The Pittsburgh-headquartered provider of bauxite, alumina, and aluminum products reached an agreement with the workers’ representatives relating to a transaction between the company and PARTER. However, a final acquisition is subject to a buyer-provided credit facility to support future operations. If the acquisition cannot be completed by July 31, 2019, (extended from the original June 30 deadline), the collective dismissal and social plan are expected to go into effect on Aug. 1, 2019.
The plants include the casthouses at both facilities and the paste plant at La Coruña, which are currently in operation, and the two curtailed smelters.
Alcoa reached an agreement in January 2019 with the workers’ representatives at the two aluminum plants as part of the collective dismissal process, which was announced in October 2018. As part of that agreement, the smelters, with combined operating capacity of 124,000 metric tons per year, were curtailed in February and maintained in restart condition, in the event that third parties had interest in acquiring the facilities.

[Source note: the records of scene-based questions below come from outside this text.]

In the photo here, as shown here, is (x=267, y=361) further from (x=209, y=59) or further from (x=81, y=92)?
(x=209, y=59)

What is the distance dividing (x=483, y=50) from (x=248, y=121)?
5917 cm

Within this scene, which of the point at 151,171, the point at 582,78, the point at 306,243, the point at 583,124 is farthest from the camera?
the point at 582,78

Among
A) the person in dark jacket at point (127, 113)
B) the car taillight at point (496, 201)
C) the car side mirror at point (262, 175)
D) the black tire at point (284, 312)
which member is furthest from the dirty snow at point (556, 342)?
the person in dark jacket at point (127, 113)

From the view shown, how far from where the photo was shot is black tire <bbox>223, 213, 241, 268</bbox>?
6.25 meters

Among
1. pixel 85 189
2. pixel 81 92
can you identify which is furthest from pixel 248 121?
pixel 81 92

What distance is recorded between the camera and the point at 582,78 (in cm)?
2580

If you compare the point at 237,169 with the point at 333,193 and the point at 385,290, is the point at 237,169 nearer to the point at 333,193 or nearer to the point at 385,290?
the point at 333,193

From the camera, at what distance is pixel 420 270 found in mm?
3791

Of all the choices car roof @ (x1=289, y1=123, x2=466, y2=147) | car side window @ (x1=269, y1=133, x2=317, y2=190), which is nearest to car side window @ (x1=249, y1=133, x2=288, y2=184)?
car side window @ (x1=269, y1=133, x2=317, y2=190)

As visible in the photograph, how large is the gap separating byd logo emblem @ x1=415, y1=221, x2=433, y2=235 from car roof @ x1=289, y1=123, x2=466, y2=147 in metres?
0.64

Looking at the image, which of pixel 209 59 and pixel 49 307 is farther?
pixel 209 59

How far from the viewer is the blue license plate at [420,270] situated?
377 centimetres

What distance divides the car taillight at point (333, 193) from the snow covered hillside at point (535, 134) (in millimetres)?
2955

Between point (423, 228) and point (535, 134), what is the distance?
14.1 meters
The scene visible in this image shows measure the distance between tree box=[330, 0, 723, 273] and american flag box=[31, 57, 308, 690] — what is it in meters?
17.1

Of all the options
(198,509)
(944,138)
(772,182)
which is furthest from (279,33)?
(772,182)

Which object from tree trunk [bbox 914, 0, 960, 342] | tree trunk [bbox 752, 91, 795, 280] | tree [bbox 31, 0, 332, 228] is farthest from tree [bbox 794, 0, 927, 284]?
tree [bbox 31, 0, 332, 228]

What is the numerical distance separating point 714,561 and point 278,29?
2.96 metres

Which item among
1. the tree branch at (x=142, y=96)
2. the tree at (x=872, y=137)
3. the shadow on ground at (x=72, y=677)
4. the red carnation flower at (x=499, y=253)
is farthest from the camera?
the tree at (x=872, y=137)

Alcoa expects to record restructuring-related charges in the third quarter of 2019, rather than in the second quarter of 2019, estimated to range from $100 million to $140 million (pre- and after-tax), or $0.54 to $0.75 per share, depending on whether an acquisition or collective dismissal occurs. Related cash outlays are expected to be approximately $100 million to $130 million, with approximately half to be paid in 2019.